Kötülüğün bir diğer açısı ise Baudrillad’a göre; hakikati ortaya çıkarıcı bir misyona sahip olması. Hakikatin dokunduğu ve insanları etkilediği bir hassas nokta varsa bile paradoksal bir şekilde bunun ortaya çıkmasını sağlayan şey kötülüktür. Oysa insanlar hâlâ Aydınlanma Çağı ve akılcılığa uygun bir açıklama beklentisi içindedirler. Bu tür açıklama tarihsel bir gerçekliğe sahip olmuş olabilir ama günümüzde hakikatin beklenmedik bir şekilde ortaya çıkıp, gücünü göstermesini sağlayan şey kötülüktür (a.g.e. 2012: 42). Böylece Baudrillard, burada kötülüğe neredeyse olumlu bir anlam yüklüyor. Üzerine düşününce de aslında bu fikrin bir doğruluk payı taşıdığını görebiliriz. Gezi Direnişi sürecinde devlet pratiğiyle ve baskı aygıtlarıyla ilk kez karşılan “sıradan” insanların; medyaya, devletin kolluk güçlerine, “kutsal devlete” olan bakış açılarının değiştiğine tanıklık etmiştik. O günlerde yaşananlar da bu açıdan düşündüğümüzde kötücül uygulamalardı ve bu durum bir anlamda “sıradan” insanlarda bir yüzleşme de sağlamıştı. Burada kesin bir hakikatten söz etmiyoruz elbette ancak genel olarak görünenin, yüzeye yansıyanın altında başka bir hakikatin olabileceğini, o günlerdeki uygulamalar sayesinde fark edildiğini söyleyebiliriz.

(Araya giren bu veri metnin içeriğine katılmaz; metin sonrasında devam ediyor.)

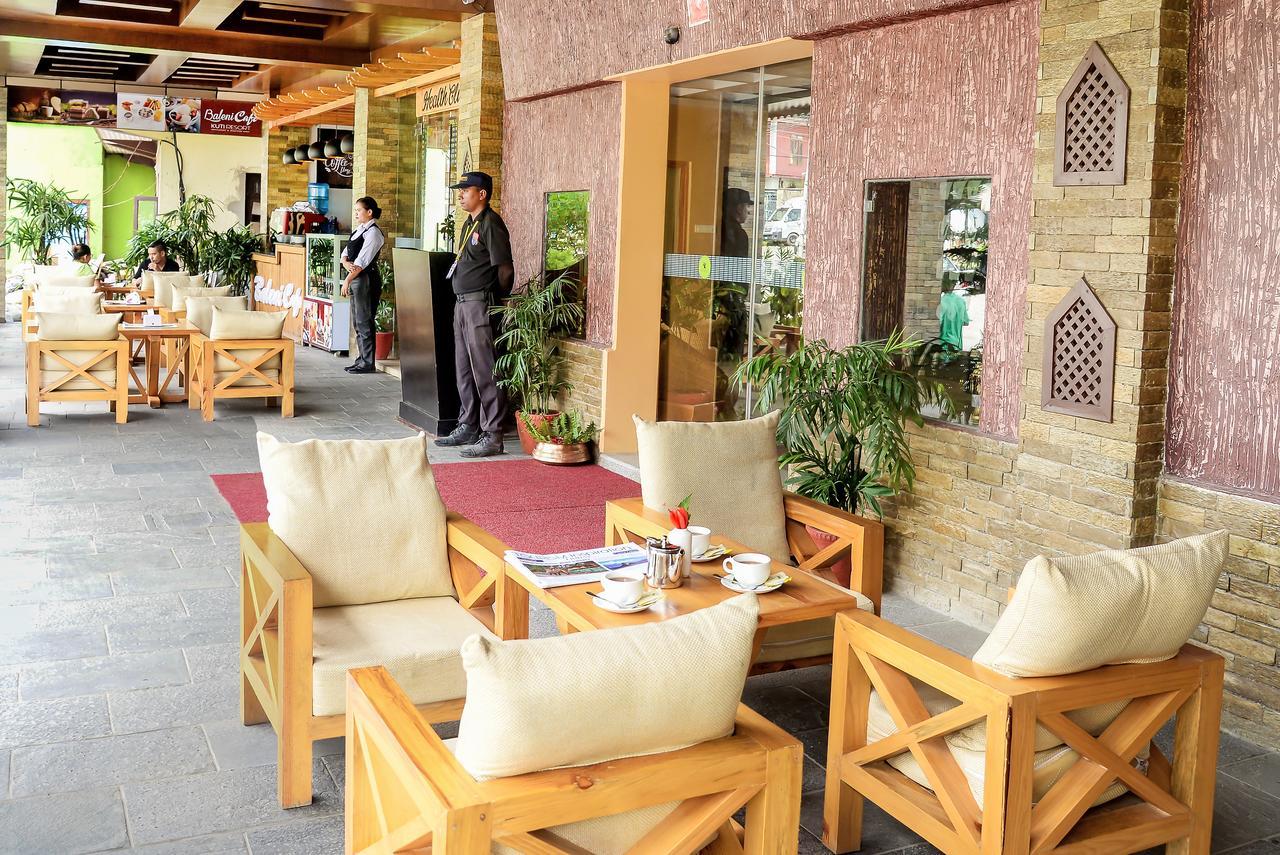 Kuti Resort & Spa Pokhara Exterior photo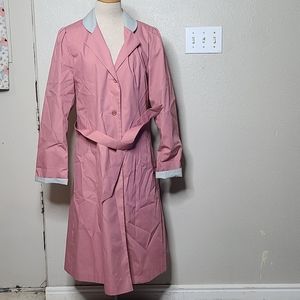 Vintage Irving Posluns Trench Coat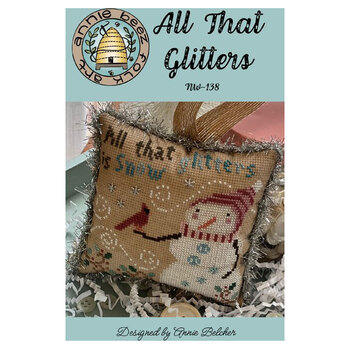 All That Glitters Cross Stitch Pattern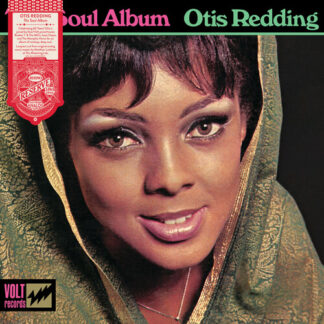 Otis Redding - The Soul Album (Vinyl)
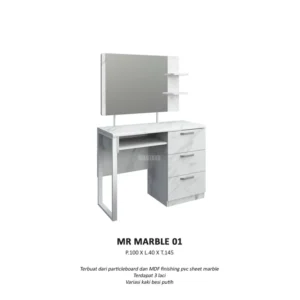 Meja Rias MR Marble 01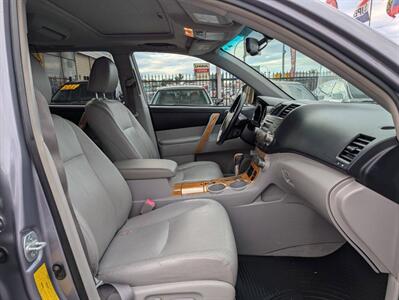 2008 Toyota Highlander Hybrid Limited AWD 4dr SUV - Photo 15 - Richmond, CA 94804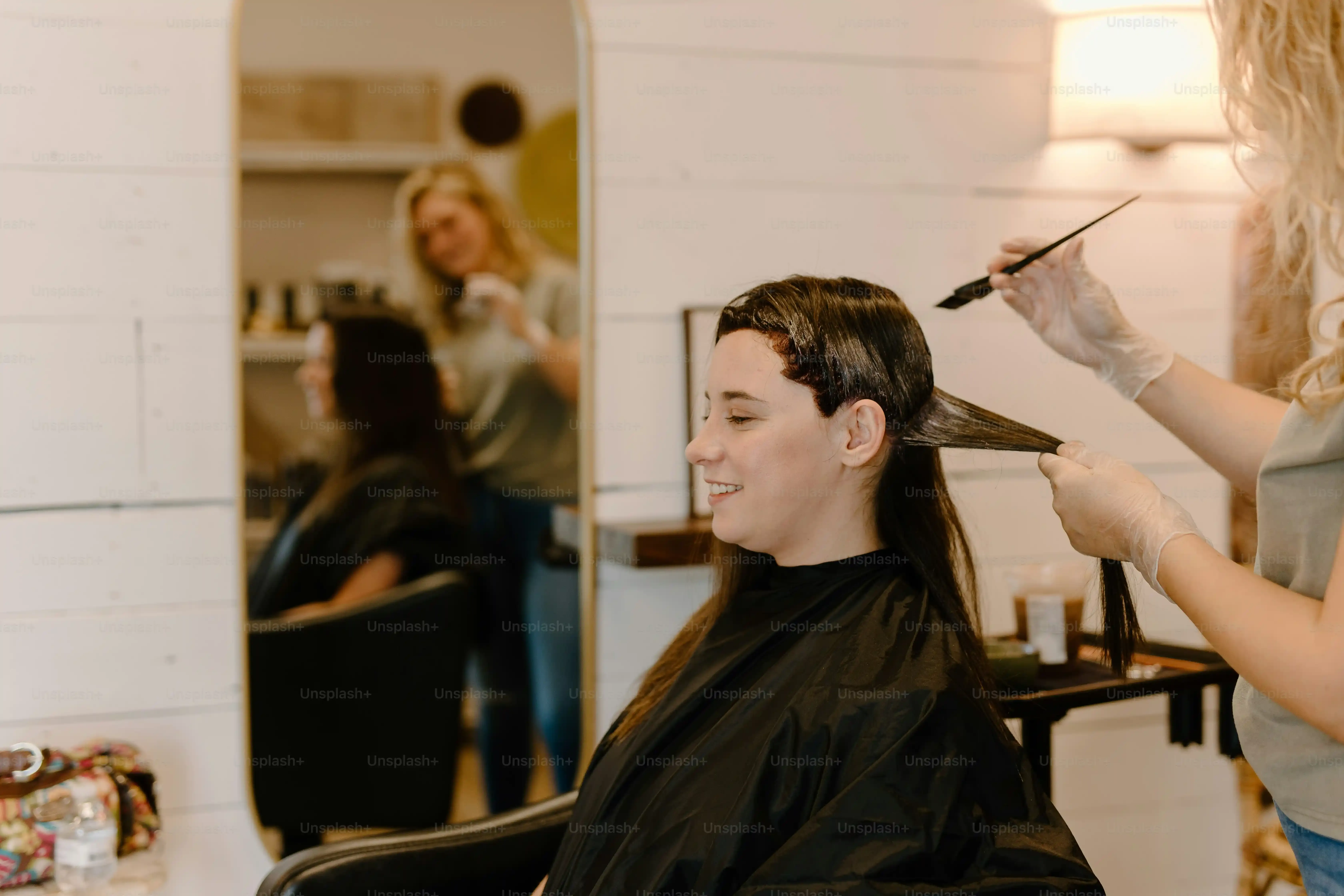 From the Red Carpet to Real Life: Wearing a Zoe Saldana Bob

Baudrillard, düşüncesinde kötülük konusunun oldukça farklı açılardan ele alındığını görüyoruz. Böylece kötülüğün de iyiliğin de mutlak kavramlar olmadığını oldukça somut bir şekilde fark ediyoruz. İnsanın kendi iyiliğini isteyen her şeye karşı mücadele edebilecek güce sahip olması gerekir (a.g.e. 2012: 44). Çünkü bahsettiğimiz gibi bize iyilik adı altında gelen onlarca kötülük var. Bu konuda Gilmore örneğini veriyor Baudrillard. Gilmore, 17 Ocak 1977 tarihinde Amerika’da çifte cinayetten dolayı idam edilen bir suçlu (a.g.e. 2012: 44). Gilmore, idam edilmesinin yanlış olduğunu bilse de yaşam hakkını savunanlara karşı yaşamamayı tercih ediyor. Baudrillard’a göre, onun yaşamak istememesinin nedeni, ölüm cezasından yana olmasından çok bu karşı gelme hakkı tanınmayan, yaşamak zorunluluğuna, bu kurumsallaşmış “insan hakkına” karşı hiçbir şekilde karşı çıkılamayacak bir başka hakkı, ölüm hakkını kullanmak (a.g.e. 2012: 46). Baudrillard buradaki meydan okumayı, bir anlamda hayatını devam ettirip etmeme kararını elinde bulunduranlara, bir boyun eğmeme hareketi olarak değerlendiriyor. Gilmore pişman olmaktan ve yaşam hakkını elinde bulunduranlardan özür dilemektense, daha açık ifadesiyle kendisinin iyiliğini isteyenlerden bunu dilenmektense ölmeyi tercih ediyor, böylece yaşatma hakkını elinde tutanların iyilik adı altındaki egemenliğine karşı, kötülüğü seçip ölme hakkını kullanıyor. Eğer, Gilmore yaşamayı seçse idi, Baudrillard’ın dediği gibi, komaya girmiş bir hastanın sonsuza dek yaşamaya mahkûm edilmesine, yani bağlı olduğu aletlerin şalterlerinin indirilmemesine (a.g.e. 2012: 47) benzer bir durum ortaya çıkacaktı.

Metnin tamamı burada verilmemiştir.